##### Texto para análise #####

A equidade em saúde está relacionada às condições de saúde, ao consumo de serviços de saúde, à política e ao modelo de gestão. Há consenso de que este conceito deva orientar as políticas de saúde, visando sempre reduzir desigualdades e iniquidades.

Nesse sentido, a equidade pode ser entendida como o produto de uma intervenção sobre situações de conflito, funcionando como um instrumento de justiça – que deve estabelecer a possibilidade de todos terem acesso a bens e direitos considerados essenciais – e de igualdade formal como critério de distribuição, e, portanto, de resolução de conflitos nesse campo (Escorel, 2001).

Para refletir...

Segundo a Organização Pan-Americana de Saúde, a equidade em saúde implica em cada um receber atenção em saúde, segundo suas necessidades. Neste sentido, a definição de equidade em saúde depende do conceito de saúde e do conceito de necessidades de saúde (Escorel, 2001).

As iniquidades em saúde são expressões visíveis da violação à igualdade e constitui um dos principais desafios ético e social, que exige condutas voltadas à eliminação e prevenção das diferenças desnecessárias e evitáveis e da reprodução e produção de estigma e discriminação.

A discriminação, como tratamento injusto, expresso em condutas de exclusão, segregação e subtração de direitos, viola o dever ético-jurídico de compatibilizar a igualdade, enquanto valor universal, à diversidade, como aspectos da própria dignidade humana. Assim, o princípio da não discriminação afirma que, na perspectiva dos direitos humanos, há o dever ético e o direito moral de não discriminação das pessoas por sexo ou gênero, orientação ou condição sexual, cor, etnia ou origem, deficiência, condição econômica ou qualquer outra.

A caracterização estratégica da saúde na seara dos direitos humanos oferece argumentos fortes para a responsabilidade governamental e, nesse sentido, transformar as condições que produzem e reproduzem privações e discriminações.

##### Segmento de dados #####

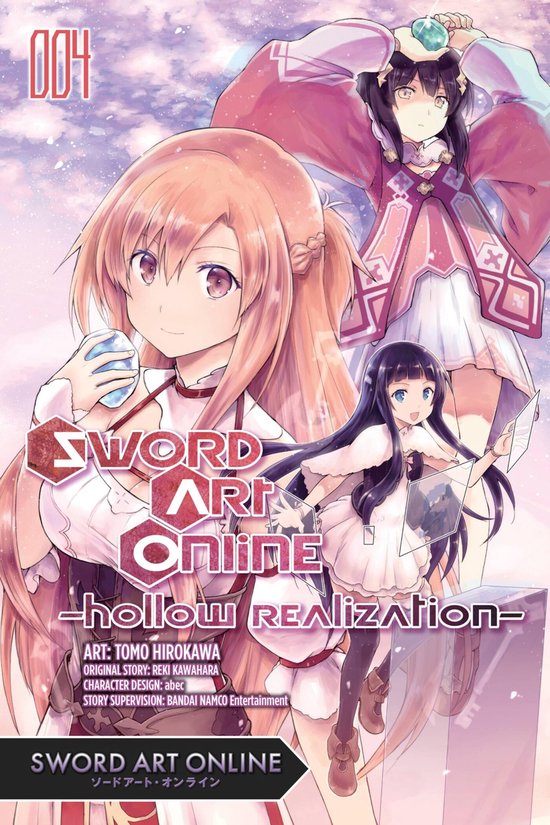 Sword Art Online: Hollow Realization, Vol. 4 - cover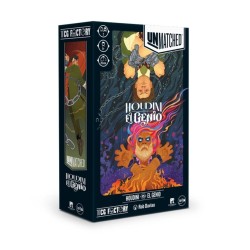 Unmatched: Houdini vs. The Genie.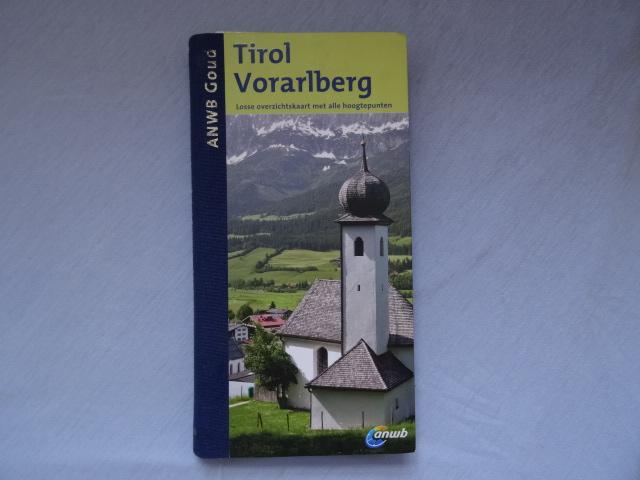Tirol en Vorarlberg (Oostenrijk) anwb goud reisgids, Boeken, Reisgidsen, Europa, Nieuw, Ophalen of Verzenden, Reisgids of -boek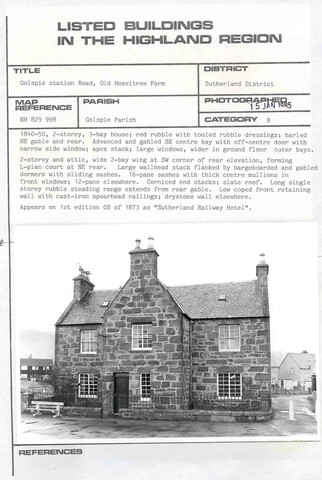Golspie, Old Heavitree Farm.jpg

#####

→ **Tarefa a realizar**
Reproduza, sem alterar nada, o trecho do texto sobre equidade em saúde que abre com as palavras "Segundo a Organização" e fecha com "estigma e discriminação.". O material não é necessário.

→ **A resposta**
Segundo a Organização Pan-Americana de Saúde, a equidade em saúde implica em cada um receber atenção em saúde, segundo suas necessidades. Neste sentido, a definição de equidade em saúde depende do conceito de saúde e do conceito de necessidades de saúde (Escorel, 2001).

As iniquidades em saúde são expressões visíveis da violação à igualdade e constitui um dos principais desafios ético e social, que exige condutas voltadas à eliminação e prevenção das diferenças desnecessárias e evitáveis e da reprodução e produção de estigma e discriminação.